(Dataset content)
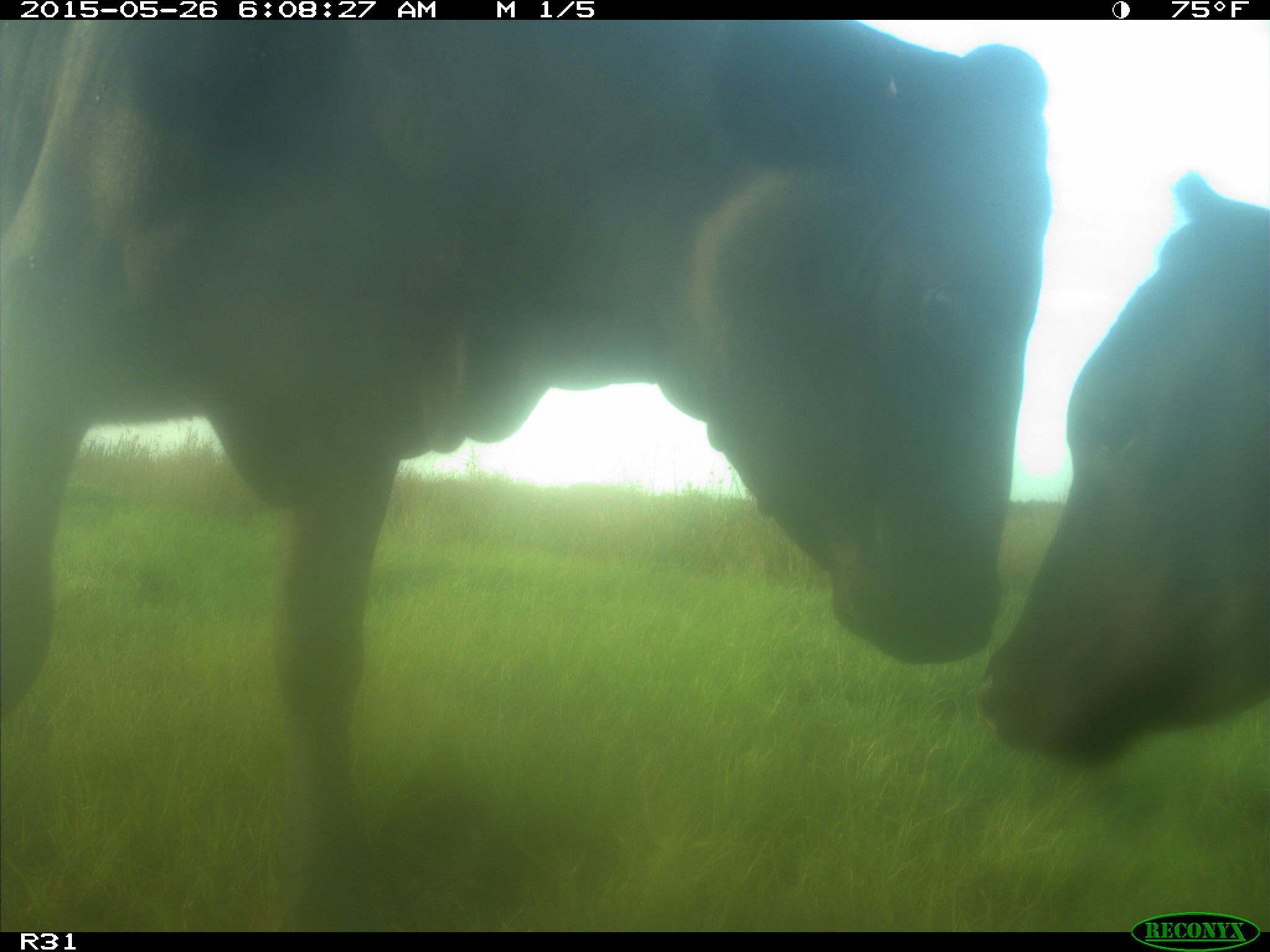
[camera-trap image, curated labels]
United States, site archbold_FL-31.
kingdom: Animalia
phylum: Chordata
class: Mammalia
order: Artiodactyla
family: Bovidae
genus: Bos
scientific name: Bos taurus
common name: domestic cow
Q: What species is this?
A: Bos taurus (domestic cow).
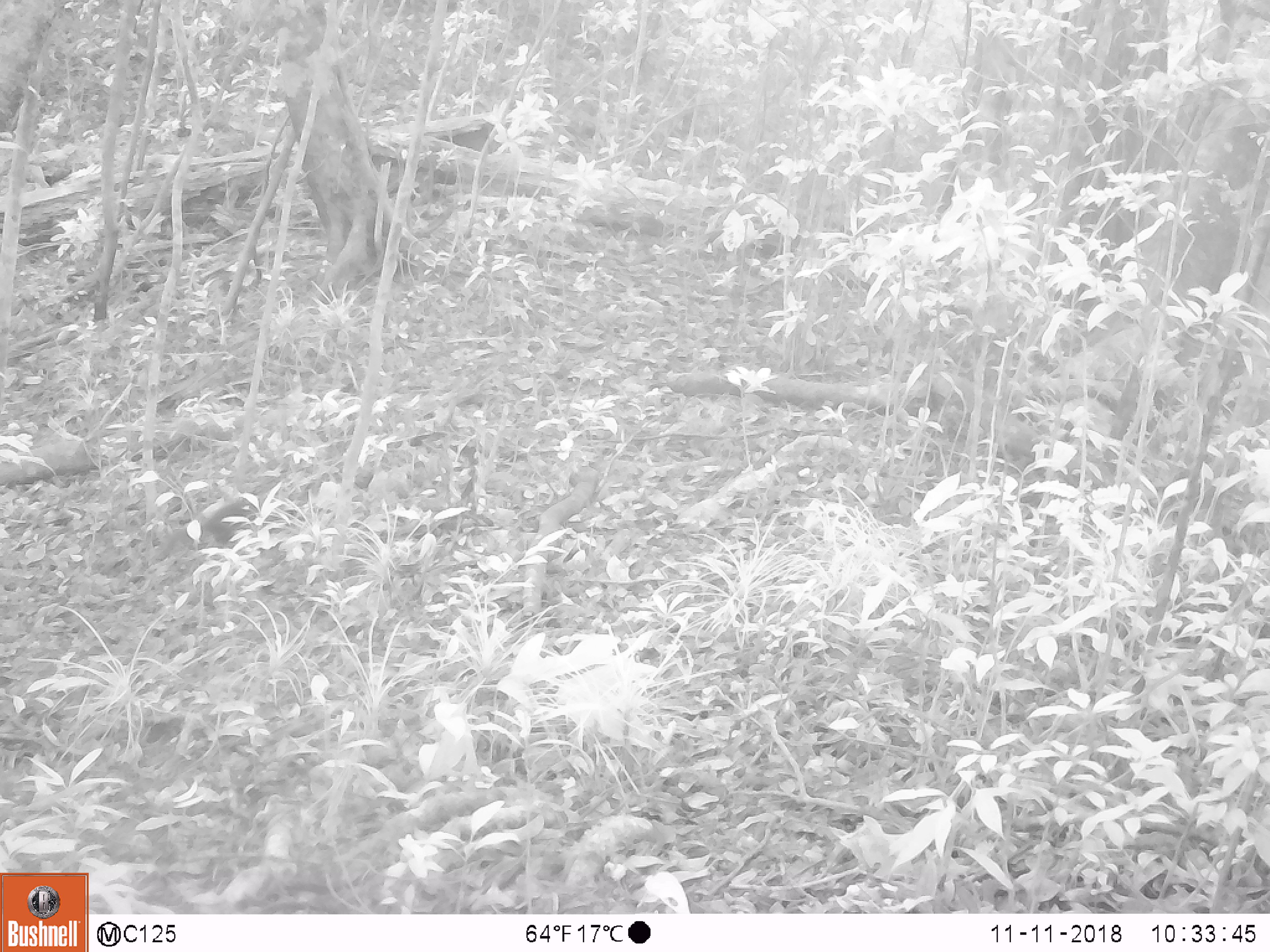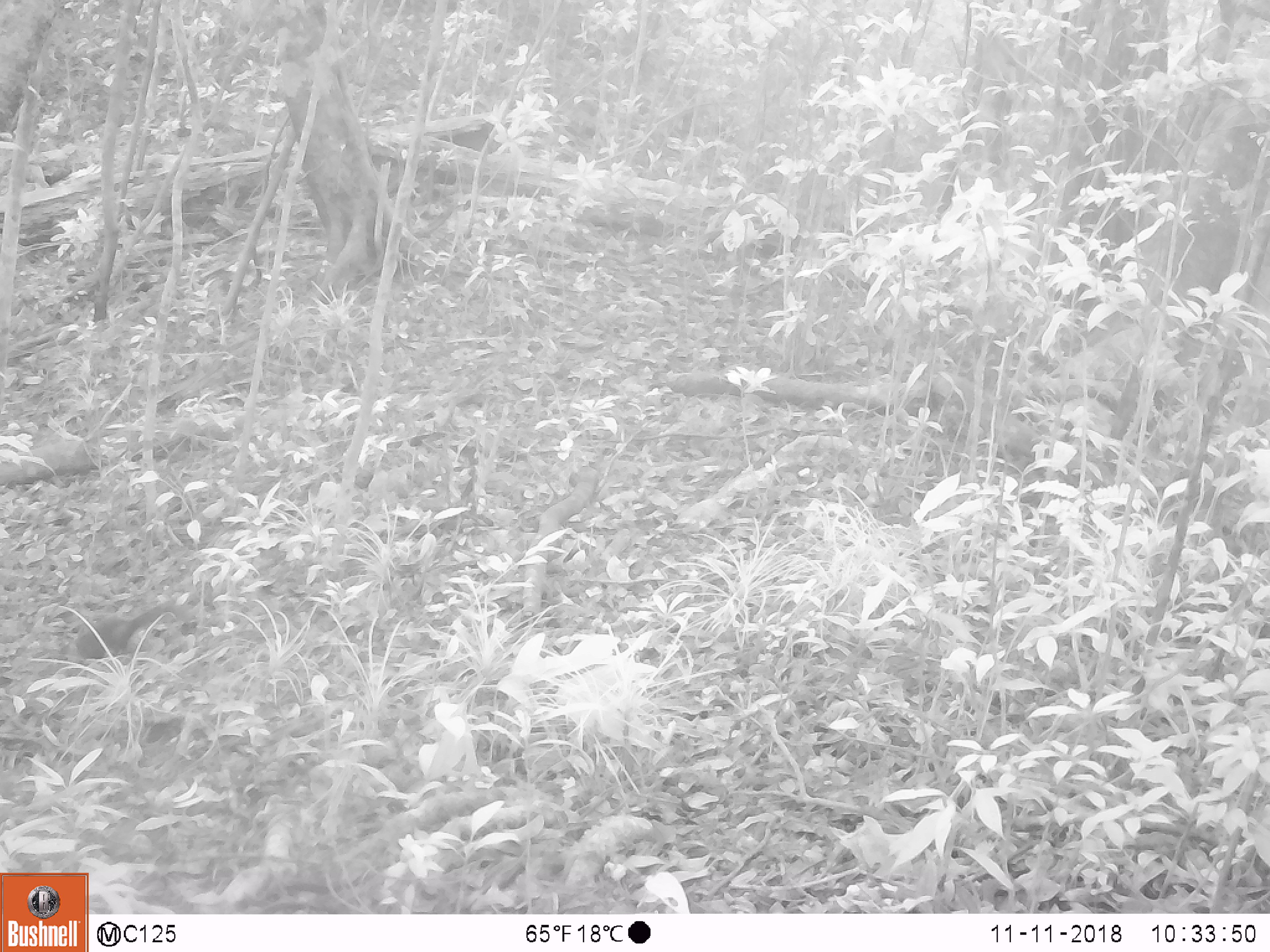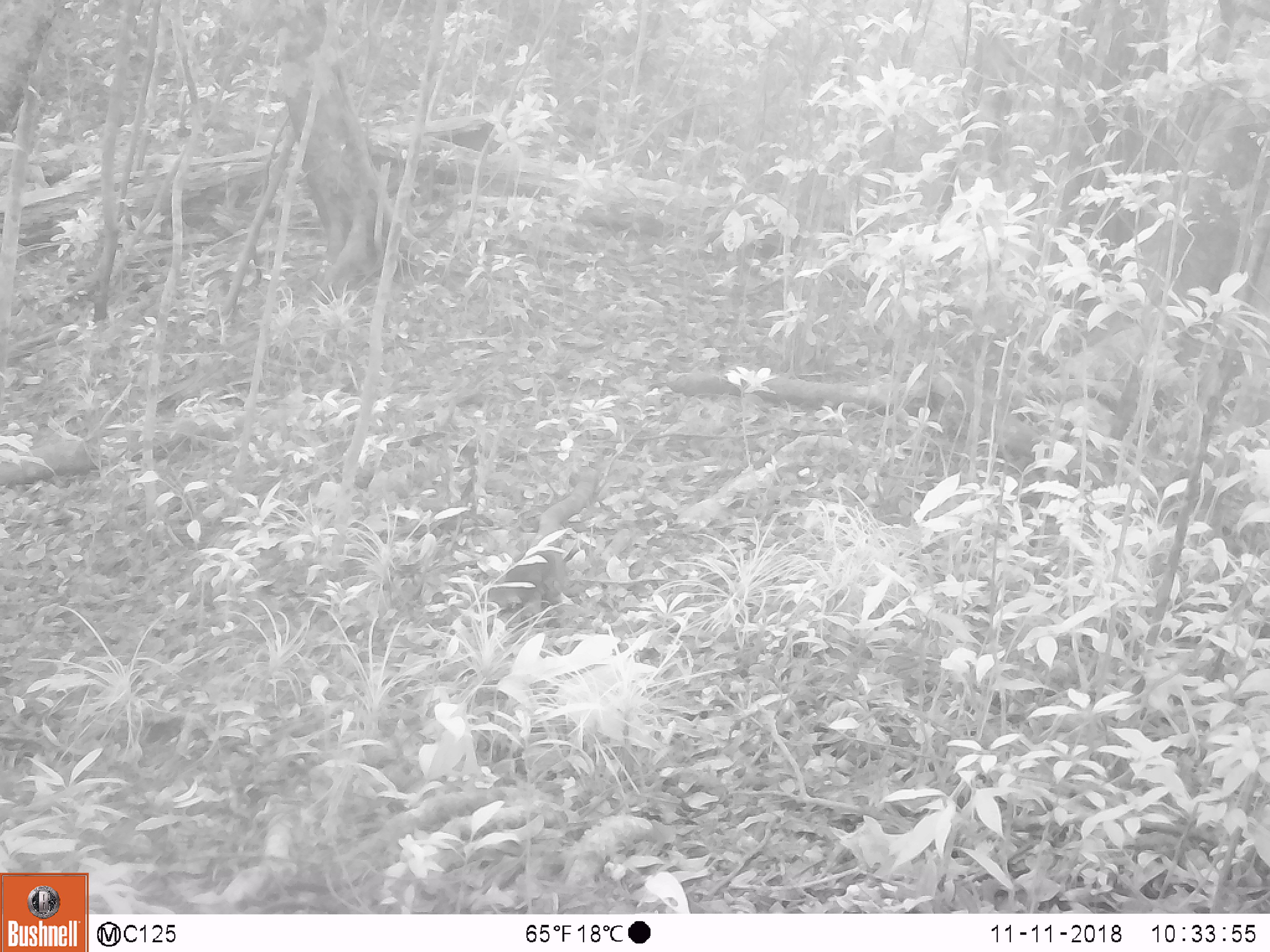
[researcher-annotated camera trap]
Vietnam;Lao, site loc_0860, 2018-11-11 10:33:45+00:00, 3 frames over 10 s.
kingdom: Animalia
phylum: Chordata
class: Mammalia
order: Rodentia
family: Sciuridae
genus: Dremomys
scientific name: Dremomys rufigenis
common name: red-cheeked squirrel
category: red cheeked squirrel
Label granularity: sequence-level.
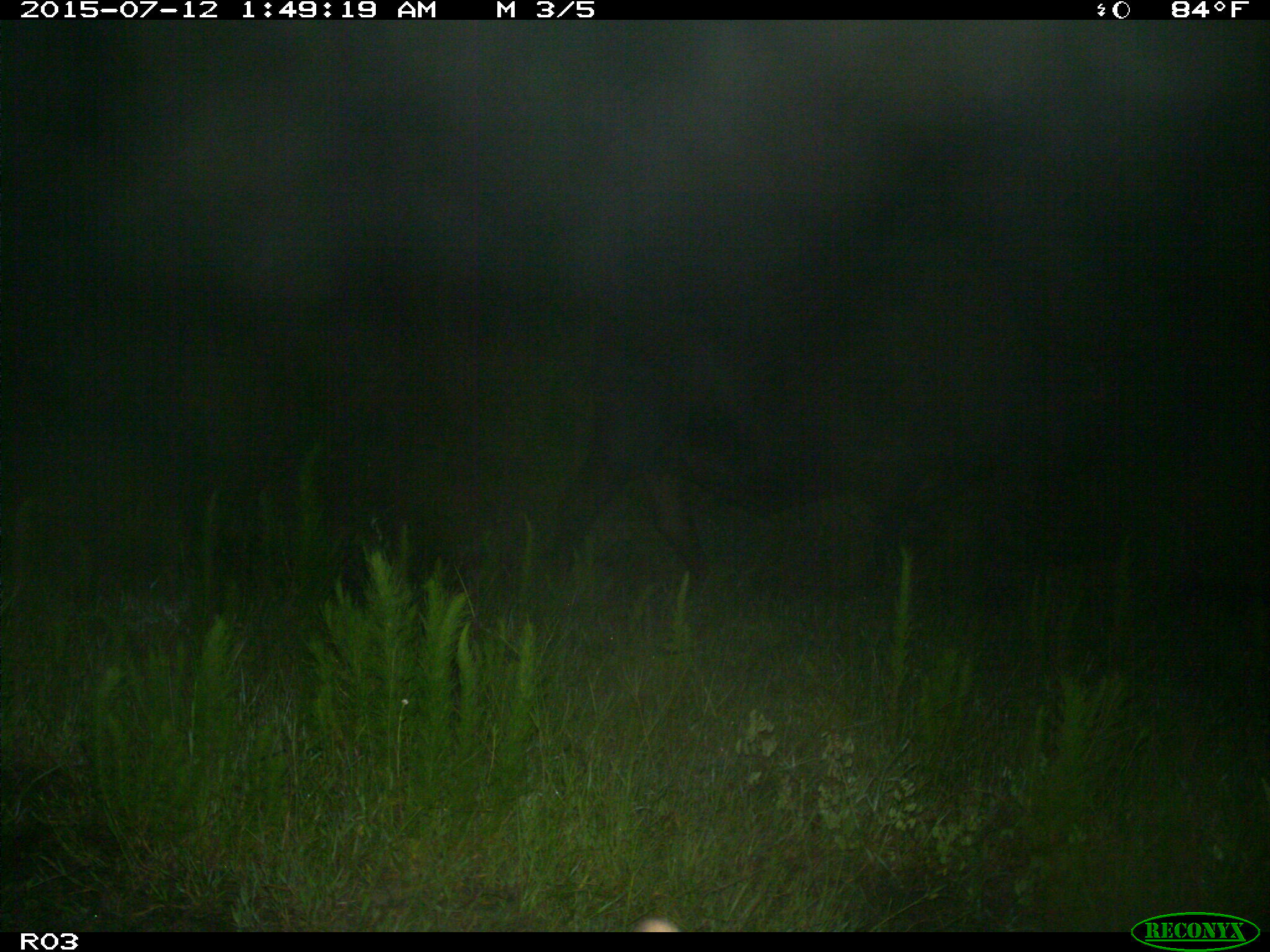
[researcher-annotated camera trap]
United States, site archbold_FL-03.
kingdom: Animalia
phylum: Chordata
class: Mammalia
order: Artiodactyla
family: Bovidae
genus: Bos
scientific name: Bos taurus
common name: domestic cow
(End Dataset content)
● Work instruction:
Can the lines from the one with "scientific name: Dremomys rufigenis" to the end of the records above be quoted exactly, both ends included, with every picture omitted?

● Task output:
scientific name: Dremomys rufigenis
common name: red-cheeked squirrel
category: red cheeked squirrel
Label granularity: sequence-level.
[researcher-annotated camera trap]
United States, site archbold_FL-03.
kingdom: Animalia
phylum: Chordata
class: Mammalia
order: Artiodactyla
family: Bovidae
genus: Bos
scientific name: Bos taurus
common name: domestic cow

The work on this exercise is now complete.